Microsoft in Redmond, Amazon in Seattle, and Google in Kirkland are among the most active sponsors for machine learning engineers in Washington. Apple, Meta, and Expedia also maintain significant ML teams in the greater Seattle area. Beyond the largest employers, a number of mid-size AI and cloud infrastructure companies in the Puget Sound region have established sponsorship track records for specialized ML roles.
Which visa types are most common for machine learning engineer roles in Washington?
The H-1B visa is the most common visa for machine learning engineers in Washington, as the role consistently qualifies as a specialty occupation requiring a relevant bachelor's degree or higher in computer science, statistics, or a related field. Candidates with an approved I-140 may also work under H-1B extensions beyond the six-year cap. Australians may qualify for the E-3 visa, and Canadians and Mexicans may qualify under TN visa status in applicable engineering categories.
Which cities in Washington have the most machine learning engineer sponsorship jobs?

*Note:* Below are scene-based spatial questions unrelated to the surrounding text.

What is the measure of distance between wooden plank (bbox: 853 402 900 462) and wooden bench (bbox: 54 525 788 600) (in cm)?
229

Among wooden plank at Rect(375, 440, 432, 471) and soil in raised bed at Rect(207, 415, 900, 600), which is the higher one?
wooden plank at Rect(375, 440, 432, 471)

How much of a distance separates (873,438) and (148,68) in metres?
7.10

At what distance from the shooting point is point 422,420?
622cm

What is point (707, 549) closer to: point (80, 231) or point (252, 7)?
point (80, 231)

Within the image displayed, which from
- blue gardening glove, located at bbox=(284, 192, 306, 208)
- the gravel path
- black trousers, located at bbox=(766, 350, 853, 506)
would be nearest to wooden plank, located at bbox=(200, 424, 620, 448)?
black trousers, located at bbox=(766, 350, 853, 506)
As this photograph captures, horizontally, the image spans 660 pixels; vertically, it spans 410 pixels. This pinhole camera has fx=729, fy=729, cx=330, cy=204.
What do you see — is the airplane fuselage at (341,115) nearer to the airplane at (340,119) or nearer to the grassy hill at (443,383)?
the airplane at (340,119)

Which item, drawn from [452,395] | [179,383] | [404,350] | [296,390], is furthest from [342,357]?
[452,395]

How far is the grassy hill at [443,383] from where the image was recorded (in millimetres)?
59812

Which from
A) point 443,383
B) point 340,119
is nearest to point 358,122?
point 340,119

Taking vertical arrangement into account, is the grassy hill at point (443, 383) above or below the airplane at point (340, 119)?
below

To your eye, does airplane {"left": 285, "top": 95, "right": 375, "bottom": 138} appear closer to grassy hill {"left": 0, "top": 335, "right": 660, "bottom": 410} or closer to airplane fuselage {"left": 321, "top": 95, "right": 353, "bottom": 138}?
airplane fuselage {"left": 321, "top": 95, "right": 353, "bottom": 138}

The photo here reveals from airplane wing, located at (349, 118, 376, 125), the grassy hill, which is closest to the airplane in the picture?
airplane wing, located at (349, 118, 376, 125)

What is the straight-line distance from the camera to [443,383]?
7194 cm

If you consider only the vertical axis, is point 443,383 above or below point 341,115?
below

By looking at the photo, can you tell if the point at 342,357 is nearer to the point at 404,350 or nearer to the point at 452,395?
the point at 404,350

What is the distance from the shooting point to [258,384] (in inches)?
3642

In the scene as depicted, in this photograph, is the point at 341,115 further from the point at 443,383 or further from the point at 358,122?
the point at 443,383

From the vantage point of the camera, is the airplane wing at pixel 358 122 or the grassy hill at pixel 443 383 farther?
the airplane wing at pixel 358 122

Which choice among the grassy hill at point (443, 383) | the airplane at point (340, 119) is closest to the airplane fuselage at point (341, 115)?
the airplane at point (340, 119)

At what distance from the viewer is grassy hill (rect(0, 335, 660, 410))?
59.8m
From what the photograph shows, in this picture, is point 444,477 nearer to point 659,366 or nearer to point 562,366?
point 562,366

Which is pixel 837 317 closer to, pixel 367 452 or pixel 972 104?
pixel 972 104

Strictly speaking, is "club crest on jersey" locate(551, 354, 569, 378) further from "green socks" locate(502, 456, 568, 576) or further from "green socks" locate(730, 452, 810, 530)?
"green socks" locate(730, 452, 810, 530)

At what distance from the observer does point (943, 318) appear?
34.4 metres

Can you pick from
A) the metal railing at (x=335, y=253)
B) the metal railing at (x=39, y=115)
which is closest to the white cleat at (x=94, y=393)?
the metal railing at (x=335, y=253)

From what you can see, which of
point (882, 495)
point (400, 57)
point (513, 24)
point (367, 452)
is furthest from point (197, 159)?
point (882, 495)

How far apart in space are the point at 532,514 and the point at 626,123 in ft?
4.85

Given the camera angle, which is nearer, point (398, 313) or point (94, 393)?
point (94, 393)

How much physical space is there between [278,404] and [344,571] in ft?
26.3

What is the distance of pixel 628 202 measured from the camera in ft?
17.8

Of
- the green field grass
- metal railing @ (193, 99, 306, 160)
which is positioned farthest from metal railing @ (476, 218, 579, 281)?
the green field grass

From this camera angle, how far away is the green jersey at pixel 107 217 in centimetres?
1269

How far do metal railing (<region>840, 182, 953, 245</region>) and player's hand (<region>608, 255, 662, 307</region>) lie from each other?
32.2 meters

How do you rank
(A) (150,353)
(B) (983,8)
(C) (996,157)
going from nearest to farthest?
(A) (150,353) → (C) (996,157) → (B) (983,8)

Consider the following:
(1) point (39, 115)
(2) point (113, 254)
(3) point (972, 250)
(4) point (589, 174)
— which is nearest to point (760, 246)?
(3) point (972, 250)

Seattle and Redmond account for the largest share of machine learning engineer sponsorship jobs in Washington. Bellevue and Kirkland also see strong demand, particularly from Amazon's and Google's satellite offices. Smaller but growing activity exists in Bothell and Issaquah, where biotech and defense technology companies have begun expanding their applied ML teams. Most open sponsored roles are concentrated within the Seattle metropolitan area.
How to find machine learning engineer visa sponsorship jobs in Washington?
Migrate Mate filters job listings specifically by visa sponsorship availability, making it easier to identify machine learning engineer roles in Washington without sifting through postings from employers who do not sponsor. You can search by state and role type to surface positions from companies actively hiring internationally. Migrate Mate focuses exclusively on sponsored roles, which saves significant time compared to scanning general job boards where sponsorship status is rarely stated upfront.
Are there state-specific factors that affect machine learning engineer sponsorship in Washington?
Washington has no state income tax, which affects prevailing wage comparisons since federal wage benchmarks are set against local cost-of-living data for the Seattle-Bellevue-Tacoma metro area. The University of Washington in Seattle produces a large pipeline of ML talent that major employers are already set up to sponsor. Washington's concentration of large tech employers also means many companies have established in-house immigration teams, which can simplify and accelerate the sponsorship process compared to employers doing it for the first time.
What is the prevailing wage for sponsored machine learning engineer jobs in Washington?
U.S. employers sponsoring a visa must pay at least the prevailing wage, which is what workers in the same role, area, and experience level typically earn. The Department of Labor sets this rate to make sure companies aren't hiring foreign workers simply because they'd accept lower pay than a U.S. worker. It varies by job title, location, and experience. You can look up current prevailing wage rates for any occupation and location using the OFLC Wage Search page.